:: Testo di partenza ::
Europa, popoli, popolari, populisti
Elezioni europee, dopo la conta dei voti si distribuiscono pagelle a vincitori e vinti e si almanacca sulle future maggioranze che guideranno l'UE. Ma se da una parte c'è qualche imbarazzo nel chiamare per nome la forza politica che ha fatto l'Europa e continua a garantirne la stabilità, il centro, ovvero il Partito Popolare, dall'altra spesso, non conoscendo i meccanismi istituzionali (complicati) dell'UE, si disquisisce su cose che non esistono nella realtà. Ne parliamo con Mario Mauro che per 10 anni (2004-2014) è stato Vicepresidente del Parlamento europeo. C'è poi una scoperta che abbiamo fatto a proposito di un tema contiguo, che ci tocca da vicino come svizzeri, intenti a negoziare con Bruxelles il rinnovo degli accordi bilaterali. Ebbene, succede anche ai francesi, che pure dell'UE fanno parte, di lamentarsi (e in modo pesante) dell'invadente primato del diritto dell'Unione su quello nazionale, nonché della parzialità della Corte di Giustizia europea nel dirimere le cause. Una questione su cui tenere gli occhi ben aperti.
Sembra che nessuno –nei media mainstream- voglia dirlo fuori dai denti: il centro, e più precisamente i partiti popolari sono i veri vincitori di queste elezioni europee, e sono quelli che hanno messo un argine all’avanzata dei partiti sovranisti e antieuropeisti di destra. È così? Lo chiediamo a lei, Mario Mauro che, dopo il lungo servizio nel Parlamento di Strasburgo, ha fondato una formazione politica dal nome inequivocabile: “Popolari per l’Italia”.
C'è un'espressione francese molto chiara che definisce il ruolo che avranno i popolari in questa legislatura e cioè “incontournable”: i popolari sono inaggirabili, non sono aggirabili per trovare un accordo di gestione della legislatura, questo sia nell'ipotesi più probabile di una riconferma dell’alleanza in atto, quella tradizionale con socialisti e liberali, sia invece nel caso si volesse valutare non dico un’alternativa a questa alleanza, ma un suo allargamento…
Su questo torneremo. Ma anzitutto, è possibile individuare gli elementi che formano un denominatore comune tra le diverse formazioni europee di centro?
Il denominatore comune di quelli raggruppati dal Partito Popolare Europeo è appunto che si riconoscono nel Partito Popolare Europeo. La matrice di questi partiti è normalmente o di tradizione cristiano-democratica o di tradizione liberale.
:::
:: Materiale fornito ::
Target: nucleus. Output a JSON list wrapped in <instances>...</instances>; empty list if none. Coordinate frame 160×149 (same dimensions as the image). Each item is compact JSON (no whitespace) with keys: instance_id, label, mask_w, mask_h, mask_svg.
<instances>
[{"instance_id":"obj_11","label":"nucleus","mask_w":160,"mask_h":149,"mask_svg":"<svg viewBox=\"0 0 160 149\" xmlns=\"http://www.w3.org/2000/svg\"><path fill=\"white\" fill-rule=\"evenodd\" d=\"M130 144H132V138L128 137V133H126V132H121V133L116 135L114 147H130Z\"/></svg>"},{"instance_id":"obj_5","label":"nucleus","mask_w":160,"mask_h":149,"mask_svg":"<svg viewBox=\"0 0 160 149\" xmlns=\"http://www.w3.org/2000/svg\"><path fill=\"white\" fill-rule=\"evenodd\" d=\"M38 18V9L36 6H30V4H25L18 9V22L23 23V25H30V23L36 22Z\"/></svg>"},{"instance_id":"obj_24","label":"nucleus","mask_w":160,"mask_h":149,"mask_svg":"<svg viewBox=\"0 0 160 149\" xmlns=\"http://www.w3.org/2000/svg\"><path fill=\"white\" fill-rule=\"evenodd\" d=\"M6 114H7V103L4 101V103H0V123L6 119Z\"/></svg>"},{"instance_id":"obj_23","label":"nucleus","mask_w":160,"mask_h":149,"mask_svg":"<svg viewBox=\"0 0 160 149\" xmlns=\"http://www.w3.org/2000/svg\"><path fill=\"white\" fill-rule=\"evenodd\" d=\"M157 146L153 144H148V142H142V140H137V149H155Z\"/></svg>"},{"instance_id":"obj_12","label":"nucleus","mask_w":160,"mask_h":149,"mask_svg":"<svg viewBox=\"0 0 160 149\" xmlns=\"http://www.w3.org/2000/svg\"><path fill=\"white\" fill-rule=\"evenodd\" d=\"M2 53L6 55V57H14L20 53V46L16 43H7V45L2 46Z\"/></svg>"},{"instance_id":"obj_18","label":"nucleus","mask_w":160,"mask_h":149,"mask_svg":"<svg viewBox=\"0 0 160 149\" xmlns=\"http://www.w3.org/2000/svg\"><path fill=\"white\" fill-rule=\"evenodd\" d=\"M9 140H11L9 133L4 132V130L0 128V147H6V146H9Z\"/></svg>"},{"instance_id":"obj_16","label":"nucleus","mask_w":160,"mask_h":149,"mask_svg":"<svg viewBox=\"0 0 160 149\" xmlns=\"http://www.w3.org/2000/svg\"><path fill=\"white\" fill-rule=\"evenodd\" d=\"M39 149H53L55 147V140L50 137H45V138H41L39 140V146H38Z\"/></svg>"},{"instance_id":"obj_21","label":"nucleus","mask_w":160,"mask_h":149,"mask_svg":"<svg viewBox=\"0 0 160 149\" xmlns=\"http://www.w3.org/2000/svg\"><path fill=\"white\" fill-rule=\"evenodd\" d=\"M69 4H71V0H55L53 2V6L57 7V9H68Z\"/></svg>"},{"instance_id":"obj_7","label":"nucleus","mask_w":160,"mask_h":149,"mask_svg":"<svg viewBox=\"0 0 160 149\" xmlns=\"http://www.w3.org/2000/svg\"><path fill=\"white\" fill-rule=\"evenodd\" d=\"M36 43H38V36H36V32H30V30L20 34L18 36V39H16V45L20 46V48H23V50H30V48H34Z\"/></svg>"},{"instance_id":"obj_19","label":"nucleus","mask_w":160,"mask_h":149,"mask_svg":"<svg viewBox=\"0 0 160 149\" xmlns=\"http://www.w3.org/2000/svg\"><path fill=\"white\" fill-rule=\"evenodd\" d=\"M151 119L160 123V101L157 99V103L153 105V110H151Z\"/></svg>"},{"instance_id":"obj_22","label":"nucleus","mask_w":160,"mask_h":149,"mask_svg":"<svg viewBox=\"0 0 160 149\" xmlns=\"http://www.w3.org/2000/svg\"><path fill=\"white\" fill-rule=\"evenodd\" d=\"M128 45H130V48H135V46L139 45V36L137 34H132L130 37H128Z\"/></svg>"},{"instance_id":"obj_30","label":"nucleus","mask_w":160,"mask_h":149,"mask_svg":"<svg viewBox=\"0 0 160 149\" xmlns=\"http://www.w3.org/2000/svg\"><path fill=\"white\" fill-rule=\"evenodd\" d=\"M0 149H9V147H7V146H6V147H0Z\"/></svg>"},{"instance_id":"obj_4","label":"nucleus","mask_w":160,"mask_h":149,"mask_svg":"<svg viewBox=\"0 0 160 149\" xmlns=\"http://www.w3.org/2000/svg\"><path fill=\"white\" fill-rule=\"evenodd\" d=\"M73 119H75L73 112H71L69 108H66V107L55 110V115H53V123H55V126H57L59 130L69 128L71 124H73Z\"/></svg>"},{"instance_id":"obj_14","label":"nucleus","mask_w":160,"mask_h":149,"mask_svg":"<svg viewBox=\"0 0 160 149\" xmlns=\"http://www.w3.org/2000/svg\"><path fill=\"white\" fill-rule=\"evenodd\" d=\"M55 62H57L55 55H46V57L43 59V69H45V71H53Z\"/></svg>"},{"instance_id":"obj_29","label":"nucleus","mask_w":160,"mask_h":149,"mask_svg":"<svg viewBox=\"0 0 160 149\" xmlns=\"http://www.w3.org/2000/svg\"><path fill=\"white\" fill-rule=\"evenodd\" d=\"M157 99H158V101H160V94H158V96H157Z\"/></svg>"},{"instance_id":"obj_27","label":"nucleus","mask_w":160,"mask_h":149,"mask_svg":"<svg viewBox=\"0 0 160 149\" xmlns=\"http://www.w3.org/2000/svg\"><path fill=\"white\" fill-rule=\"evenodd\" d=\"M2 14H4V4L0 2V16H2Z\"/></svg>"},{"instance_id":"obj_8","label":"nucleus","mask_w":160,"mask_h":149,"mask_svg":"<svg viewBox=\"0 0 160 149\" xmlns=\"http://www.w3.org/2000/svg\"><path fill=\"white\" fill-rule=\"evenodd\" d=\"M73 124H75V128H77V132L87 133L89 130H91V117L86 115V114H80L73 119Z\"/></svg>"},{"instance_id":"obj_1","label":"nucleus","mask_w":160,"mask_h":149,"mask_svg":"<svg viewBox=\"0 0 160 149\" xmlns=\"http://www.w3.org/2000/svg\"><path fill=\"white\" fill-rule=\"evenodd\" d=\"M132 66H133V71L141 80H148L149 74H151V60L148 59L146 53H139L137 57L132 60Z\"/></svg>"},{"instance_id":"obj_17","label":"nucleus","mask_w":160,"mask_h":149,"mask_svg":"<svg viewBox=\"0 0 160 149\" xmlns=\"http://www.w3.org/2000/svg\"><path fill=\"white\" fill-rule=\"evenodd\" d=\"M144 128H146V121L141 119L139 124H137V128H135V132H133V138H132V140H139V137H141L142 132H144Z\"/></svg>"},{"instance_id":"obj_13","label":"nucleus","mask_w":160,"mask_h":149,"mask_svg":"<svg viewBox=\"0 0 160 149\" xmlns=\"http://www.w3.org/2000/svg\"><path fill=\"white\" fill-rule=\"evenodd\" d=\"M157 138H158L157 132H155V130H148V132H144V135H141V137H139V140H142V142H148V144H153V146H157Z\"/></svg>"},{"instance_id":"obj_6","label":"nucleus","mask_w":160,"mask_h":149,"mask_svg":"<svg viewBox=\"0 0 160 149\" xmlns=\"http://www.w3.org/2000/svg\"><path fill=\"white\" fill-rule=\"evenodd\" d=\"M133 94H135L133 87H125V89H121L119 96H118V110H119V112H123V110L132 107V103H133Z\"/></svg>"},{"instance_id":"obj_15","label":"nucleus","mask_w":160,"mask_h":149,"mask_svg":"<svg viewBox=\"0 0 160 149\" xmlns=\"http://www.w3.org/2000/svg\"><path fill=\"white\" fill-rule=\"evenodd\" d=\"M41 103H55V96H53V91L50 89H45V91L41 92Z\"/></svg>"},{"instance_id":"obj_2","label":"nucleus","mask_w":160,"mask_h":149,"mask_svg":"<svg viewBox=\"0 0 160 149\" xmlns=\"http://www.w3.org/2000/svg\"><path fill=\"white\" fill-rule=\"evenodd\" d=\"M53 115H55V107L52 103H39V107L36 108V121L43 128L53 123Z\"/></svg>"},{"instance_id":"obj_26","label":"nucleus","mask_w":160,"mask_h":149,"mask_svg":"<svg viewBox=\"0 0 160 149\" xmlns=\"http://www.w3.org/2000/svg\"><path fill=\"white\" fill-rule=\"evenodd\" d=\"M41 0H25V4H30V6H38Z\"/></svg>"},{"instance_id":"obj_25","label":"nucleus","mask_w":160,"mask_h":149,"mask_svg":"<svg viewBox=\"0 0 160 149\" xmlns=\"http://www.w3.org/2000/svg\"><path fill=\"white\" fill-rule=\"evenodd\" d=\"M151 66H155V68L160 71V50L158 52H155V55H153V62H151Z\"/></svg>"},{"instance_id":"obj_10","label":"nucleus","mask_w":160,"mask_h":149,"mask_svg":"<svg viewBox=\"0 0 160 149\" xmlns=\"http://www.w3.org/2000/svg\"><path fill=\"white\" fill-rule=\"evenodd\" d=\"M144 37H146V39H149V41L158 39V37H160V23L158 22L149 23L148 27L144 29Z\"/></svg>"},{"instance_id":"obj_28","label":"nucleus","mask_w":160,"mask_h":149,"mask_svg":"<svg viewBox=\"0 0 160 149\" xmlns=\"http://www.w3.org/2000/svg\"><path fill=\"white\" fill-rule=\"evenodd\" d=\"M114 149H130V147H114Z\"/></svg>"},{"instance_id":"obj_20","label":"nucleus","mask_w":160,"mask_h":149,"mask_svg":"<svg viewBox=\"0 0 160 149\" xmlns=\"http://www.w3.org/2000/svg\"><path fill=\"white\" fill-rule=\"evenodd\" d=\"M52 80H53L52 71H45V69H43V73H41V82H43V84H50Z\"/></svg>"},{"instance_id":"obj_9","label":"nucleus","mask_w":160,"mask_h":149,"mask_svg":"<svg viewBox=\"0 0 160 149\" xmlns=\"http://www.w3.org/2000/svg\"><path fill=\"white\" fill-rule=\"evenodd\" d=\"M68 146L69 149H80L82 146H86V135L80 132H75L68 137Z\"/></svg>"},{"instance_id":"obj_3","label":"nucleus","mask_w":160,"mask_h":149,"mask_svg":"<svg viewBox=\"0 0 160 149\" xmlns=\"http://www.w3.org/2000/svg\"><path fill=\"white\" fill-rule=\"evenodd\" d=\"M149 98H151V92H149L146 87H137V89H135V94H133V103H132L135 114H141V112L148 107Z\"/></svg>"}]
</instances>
:::
• [Esercizio]
Prosegui l'intervista sulle elezioni europee e sui partiti popolari, ripartendo subito dopo l'ultima risposta riportata.

• [Esito del compito]
Ma per esempio la CDU tedesca viene solitamente collocata a destra e qualificata come “conservatrice”: è questa la sua vera natura?
Direi proprio di no. Questo è un modo di leggere le cose “da sinistra”, nel senso che la sinistra mette a destra tutto ciò che non è la sinistra. Ad esempio, per la sinistra erano di destra anche Renzi e Calenda, nonostante Renzi avesse fatto il segretario del PD. La CDU tedesca, in realtà, è una classica formazione che in Italia chiameremmo di “centro che guarda a sinistra”. La CSU bavarese è qualcosa di diverso, con un patrimonio più conservatore, ma la CDU proprio no, è il partito della Merkel, che infatti ha creato la “Grosse Koalition” con i socialdemocratici.

Torniamo sugli scenari che si stanno disegnando in queste ore. Lei parlava di “allargamento” e non di “alternativa“ a una maggioranza che farà in ogni caso perno sul PPE. Allargamento includendo quali formazioni?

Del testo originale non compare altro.